A musician’s purpose is to inject their musical flair and personal experiences into their craft, creating a tailored ‘polaroid’ and exposing some of their most tender moments. In the basin that is music and emotions, acoustic music can serve as an especially strong stimulus. The intimacy of stripped-down instrumentation, close miking, and dynamic juxtaposition pulls at the heartstrings, evoking various responses along the way.
Conrad Sewell, an artist from Brisbane, Australia has demonstrated how the ‘acoustic catalyst’ can bring such intense emotional strength to the track “Firestone,” written by Conrad Sewell and released by Norwegian DJ Kygo. Sewell brings something unique to the music industry, whether it’s his voice or his perceptive compositional skills, you can tell that music is all he’s “ever known.” His influences of Michael Jackson and Stevie Wonder throughout his childhood has inspired him with a plethora of ideas that undoubtedly has fuelled his songwriting.
Watch: “Firestone” (acoustic) – Conrad Sewell
The core of a successful acoustic track is its ability for the rest of the world to be drowned out with a single voice or instrument. It’s this unforgettable moment that resonates so deeply within, as we all chase that high and pine for the perfect juncture that reflects what we can’t express. The skeletal remains of “Firestone” have been strikingly manipulated to allow us all to tap into the emotional foundation that may have become seemingly inaccessible. There is a certain flawless grit and desperation in Sewell’s voice, a yearning and longing that so easily descends upon anyone listening to the track.

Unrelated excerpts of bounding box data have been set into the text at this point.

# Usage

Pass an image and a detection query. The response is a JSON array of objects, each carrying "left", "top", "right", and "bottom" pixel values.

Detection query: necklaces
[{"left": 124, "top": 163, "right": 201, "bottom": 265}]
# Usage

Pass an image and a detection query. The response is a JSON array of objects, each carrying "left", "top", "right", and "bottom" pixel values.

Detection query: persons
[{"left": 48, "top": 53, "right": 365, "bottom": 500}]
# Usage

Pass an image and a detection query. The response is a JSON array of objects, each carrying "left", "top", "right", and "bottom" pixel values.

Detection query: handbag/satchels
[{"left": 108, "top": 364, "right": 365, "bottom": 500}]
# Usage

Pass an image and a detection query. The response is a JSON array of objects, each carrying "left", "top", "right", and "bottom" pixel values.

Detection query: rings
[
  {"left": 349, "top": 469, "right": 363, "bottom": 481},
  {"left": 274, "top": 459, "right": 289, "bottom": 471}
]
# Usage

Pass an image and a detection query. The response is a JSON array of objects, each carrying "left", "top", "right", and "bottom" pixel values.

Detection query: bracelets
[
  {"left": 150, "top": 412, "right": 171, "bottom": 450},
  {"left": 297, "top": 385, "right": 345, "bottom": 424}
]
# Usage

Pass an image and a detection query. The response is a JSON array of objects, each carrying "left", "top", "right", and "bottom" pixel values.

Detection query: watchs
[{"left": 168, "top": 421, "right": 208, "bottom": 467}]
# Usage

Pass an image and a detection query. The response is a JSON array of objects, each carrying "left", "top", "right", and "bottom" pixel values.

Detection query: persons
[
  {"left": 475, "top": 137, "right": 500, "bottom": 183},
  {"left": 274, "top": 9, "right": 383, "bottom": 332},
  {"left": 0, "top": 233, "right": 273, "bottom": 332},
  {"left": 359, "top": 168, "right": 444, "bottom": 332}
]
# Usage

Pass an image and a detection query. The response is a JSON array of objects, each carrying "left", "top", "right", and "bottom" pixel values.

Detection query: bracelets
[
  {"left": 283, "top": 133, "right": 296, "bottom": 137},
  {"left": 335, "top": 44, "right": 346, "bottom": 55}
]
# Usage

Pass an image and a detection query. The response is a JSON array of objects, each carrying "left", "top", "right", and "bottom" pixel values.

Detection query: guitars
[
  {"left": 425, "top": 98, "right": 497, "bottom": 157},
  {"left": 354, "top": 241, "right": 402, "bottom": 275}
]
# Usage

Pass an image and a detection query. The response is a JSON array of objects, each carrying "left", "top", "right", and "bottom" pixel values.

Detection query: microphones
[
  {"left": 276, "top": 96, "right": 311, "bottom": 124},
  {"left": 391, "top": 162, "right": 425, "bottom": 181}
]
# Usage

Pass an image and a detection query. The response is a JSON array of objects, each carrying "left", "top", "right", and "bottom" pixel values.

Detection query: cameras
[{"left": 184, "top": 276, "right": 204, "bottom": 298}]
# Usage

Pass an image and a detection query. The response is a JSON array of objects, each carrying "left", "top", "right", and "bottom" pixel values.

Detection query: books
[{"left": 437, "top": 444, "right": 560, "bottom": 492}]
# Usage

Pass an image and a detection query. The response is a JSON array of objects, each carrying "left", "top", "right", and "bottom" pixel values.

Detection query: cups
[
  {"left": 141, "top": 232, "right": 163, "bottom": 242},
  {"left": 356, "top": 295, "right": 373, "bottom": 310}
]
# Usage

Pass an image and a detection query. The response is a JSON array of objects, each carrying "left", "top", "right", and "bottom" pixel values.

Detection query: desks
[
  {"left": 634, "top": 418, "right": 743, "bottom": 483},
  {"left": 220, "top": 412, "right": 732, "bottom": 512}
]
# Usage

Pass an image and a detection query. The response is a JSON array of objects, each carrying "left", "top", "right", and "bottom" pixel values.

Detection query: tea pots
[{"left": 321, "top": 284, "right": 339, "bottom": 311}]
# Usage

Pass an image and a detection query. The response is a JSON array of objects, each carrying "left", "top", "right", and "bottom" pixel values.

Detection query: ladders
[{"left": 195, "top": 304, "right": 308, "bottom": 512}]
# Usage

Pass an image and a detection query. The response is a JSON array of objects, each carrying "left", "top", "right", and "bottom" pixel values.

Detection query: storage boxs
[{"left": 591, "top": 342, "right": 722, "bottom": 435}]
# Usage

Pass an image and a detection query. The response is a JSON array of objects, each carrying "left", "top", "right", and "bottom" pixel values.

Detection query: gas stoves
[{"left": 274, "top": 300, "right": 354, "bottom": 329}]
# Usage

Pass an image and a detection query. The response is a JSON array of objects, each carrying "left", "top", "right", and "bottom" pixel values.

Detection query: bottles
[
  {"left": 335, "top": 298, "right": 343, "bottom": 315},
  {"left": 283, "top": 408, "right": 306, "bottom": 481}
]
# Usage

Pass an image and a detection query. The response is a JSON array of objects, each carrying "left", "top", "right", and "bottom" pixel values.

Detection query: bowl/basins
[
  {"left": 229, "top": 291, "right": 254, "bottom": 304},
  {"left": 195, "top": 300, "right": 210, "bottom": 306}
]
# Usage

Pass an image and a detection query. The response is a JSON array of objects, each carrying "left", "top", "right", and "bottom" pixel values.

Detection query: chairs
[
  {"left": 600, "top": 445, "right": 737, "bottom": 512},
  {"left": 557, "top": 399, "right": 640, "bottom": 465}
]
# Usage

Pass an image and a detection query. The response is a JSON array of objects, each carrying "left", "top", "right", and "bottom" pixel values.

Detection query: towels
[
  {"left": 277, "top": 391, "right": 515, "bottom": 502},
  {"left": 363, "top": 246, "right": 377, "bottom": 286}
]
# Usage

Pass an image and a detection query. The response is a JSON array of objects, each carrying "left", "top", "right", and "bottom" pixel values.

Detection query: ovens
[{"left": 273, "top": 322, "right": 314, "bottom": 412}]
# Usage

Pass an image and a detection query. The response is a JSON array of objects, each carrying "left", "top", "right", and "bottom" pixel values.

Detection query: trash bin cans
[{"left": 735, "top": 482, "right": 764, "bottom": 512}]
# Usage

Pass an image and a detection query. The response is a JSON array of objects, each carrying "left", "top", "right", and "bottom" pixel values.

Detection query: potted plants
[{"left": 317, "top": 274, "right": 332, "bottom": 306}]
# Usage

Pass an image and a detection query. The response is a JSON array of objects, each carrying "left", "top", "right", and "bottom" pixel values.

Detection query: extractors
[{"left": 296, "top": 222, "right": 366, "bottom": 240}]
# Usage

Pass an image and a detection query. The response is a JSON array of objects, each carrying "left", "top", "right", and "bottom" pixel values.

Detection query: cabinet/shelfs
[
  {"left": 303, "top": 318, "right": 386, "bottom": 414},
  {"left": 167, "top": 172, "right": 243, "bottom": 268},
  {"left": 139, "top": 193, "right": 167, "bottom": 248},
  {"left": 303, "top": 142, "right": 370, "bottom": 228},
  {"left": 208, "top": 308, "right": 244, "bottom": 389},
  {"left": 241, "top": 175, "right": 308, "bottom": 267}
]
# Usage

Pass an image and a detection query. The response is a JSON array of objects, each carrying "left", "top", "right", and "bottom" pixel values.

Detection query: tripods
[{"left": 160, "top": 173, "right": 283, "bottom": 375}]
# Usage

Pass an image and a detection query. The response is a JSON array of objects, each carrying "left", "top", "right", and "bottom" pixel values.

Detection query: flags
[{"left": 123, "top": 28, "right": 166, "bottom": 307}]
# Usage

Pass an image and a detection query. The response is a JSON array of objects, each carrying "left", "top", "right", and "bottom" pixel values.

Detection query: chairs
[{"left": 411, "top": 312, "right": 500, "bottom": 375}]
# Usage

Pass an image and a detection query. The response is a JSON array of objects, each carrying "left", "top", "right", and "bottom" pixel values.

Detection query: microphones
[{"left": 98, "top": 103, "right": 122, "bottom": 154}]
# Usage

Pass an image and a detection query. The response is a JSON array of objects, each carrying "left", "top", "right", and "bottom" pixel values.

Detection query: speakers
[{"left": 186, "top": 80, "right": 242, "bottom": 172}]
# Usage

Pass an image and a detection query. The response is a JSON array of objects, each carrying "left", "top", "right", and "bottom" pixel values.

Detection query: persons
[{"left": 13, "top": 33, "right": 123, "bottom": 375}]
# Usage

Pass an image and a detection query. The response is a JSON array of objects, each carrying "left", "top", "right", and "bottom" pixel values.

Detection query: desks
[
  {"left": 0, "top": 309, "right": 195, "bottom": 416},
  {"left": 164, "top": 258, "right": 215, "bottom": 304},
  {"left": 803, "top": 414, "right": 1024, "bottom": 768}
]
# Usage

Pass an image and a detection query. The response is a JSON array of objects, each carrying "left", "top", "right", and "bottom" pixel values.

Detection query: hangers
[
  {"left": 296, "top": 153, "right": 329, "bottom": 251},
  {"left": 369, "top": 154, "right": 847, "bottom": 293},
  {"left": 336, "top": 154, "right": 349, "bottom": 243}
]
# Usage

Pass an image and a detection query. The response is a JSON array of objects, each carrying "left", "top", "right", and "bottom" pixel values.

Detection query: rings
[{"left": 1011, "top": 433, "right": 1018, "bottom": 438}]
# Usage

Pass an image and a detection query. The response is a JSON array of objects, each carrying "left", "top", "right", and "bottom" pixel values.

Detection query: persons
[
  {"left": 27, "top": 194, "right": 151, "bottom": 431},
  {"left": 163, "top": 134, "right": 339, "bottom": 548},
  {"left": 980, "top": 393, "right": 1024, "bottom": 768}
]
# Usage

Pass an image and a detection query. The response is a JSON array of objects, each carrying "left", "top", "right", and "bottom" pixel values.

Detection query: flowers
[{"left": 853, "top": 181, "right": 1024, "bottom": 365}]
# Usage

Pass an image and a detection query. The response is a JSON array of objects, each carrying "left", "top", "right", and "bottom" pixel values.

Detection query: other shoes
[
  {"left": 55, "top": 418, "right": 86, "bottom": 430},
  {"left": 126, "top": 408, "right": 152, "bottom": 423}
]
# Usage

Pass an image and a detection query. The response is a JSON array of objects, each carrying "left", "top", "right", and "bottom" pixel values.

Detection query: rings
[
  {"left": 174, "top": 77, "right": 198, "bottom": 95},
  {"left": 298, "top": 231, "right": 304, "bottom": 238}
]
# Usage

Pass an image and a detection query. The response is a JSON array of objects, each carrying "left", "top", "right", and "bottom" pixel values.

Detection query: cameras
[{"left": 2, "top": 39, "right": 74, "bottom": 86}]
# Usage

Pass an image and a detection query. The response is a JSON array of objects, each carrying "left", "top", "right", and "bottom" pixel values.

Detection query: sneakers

My heart’s alive – firestones
When they strike, We feel the love
Sparks will fly – they ignite our bones
When they strike, we light up the world
Possessing the qualities of what feels like a piano ballad to start with, the gradual increase of instrumentation and escalating dynamic properties contribute to the overwhelming ability this track has to make you stop and listen. During the first pre-chorus and chorus, the whole arrangement sits ever so slightly behind the beat with a heavy quality about it – possibly reflecting the notion of nostalgia and desire for what could have been. Whilst it can very easily be argued that any form of music can capture your attention, it should be noted how Sewell has effectively used silence to amplify the emotional depth of the track.
Whilst it wouldn’t be realistic to assume that every acoustic cover is going to evoke such an array of emotion, it does beg the question as to why artists feel compelled to cover particular tracks and completely alter its acoustical presence. There’s comfort in knowing that you can share experiences with someone, from both the perspective of the audience and the artists. Whether it’s because the artist is drawn to the musical or lyrical content, there is still an underlying motivational force compelling them to share their experiences with the world.
Since Sewell starting working with his new producer Jamie Hartman, there has been increased perception about the creative direction that Sewell wishes to embark upon. With an emphasis place upon vocal tracks that contain “heartfelt songwriting and an unbelievable performance on the mic,” Sewell has naturally gravitated towards more acoustic arrangements that show off his voice, using the acoustic catalyst as a vehicle to obtain ore convincing emotional depth.